Utilizing spin currents from the dual surfaces of a heavy metal Pt layer for simultaneous spin-torque switching in FeTb/Pt/FeTb trilayers

Abstract

The spin–orbit torques (SOTs) induced by spin currents in the heavy metal/ferromagnet (HM/FM) bilayer are of great importance for enabling nonvolatile, low power consumption spintronics. In the standard HM/FM bilayers, only the spin current at the interface is employed for implementing SOTs. Another part of the spin current with the opposite spin polarization, which is generated at the opposite side of the HM layer, is supposably not put into action. Here, we will show the experimental feasibility of utilizing spin currents from the dual surfaces of the HM Pt layer.
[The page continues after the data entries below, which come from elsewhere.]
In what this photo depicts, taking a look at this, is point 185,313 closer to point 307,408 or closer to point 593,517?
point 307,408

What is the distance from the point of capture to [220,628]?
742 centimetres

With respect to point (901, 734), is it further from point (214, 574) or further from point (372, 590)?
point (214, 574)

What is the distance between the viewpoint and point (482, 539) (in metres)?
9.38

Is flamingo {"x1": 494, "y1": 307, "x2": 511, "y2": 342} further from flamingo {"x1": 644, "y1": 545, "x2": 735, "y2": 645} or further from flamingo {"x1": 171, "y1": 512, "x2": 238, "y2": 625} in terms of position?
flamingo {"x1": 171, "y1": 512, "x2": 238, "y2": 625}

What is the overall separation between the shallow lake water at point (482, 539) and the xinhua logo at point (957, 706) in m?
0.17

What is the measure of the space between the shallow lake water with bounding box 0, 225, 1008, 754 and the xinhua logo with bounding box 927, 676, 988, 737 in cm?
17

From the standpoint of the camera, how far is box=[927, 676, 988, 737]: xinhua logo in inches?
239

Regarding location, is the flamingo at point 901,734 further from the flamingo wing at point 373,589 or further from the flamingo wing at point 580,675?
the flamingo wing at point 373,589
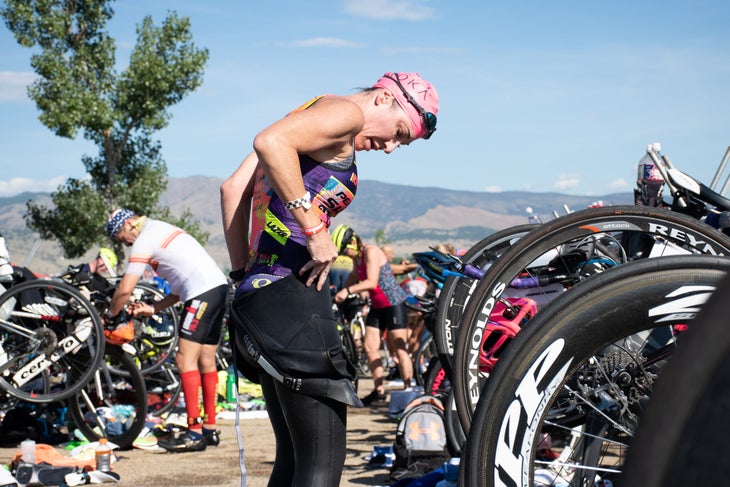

In particular, through synthesizing perpendicularly magnetized Fe1−x1Tbx1/Pt/Fe1−x2Tbx2 trilayers, we demonstrate that spin currents at the dual surfaces of the Pt layer can be simultaneously used to deterministically switch the perpendicular magnetization vectors of the neighboring Fe1-xTbx layers, through the current-induced SOTs. Based on the second harmonic measurement, we further quantify the enhanced efficiency of the current-induced SOTs. A three-dimensional spintronic device that can host an exponentially increased magnetization states is also demonstrated. Our results could be important for enabling more energy efficient spin-orbitronics that could be used in multistate memory and spin logic devices.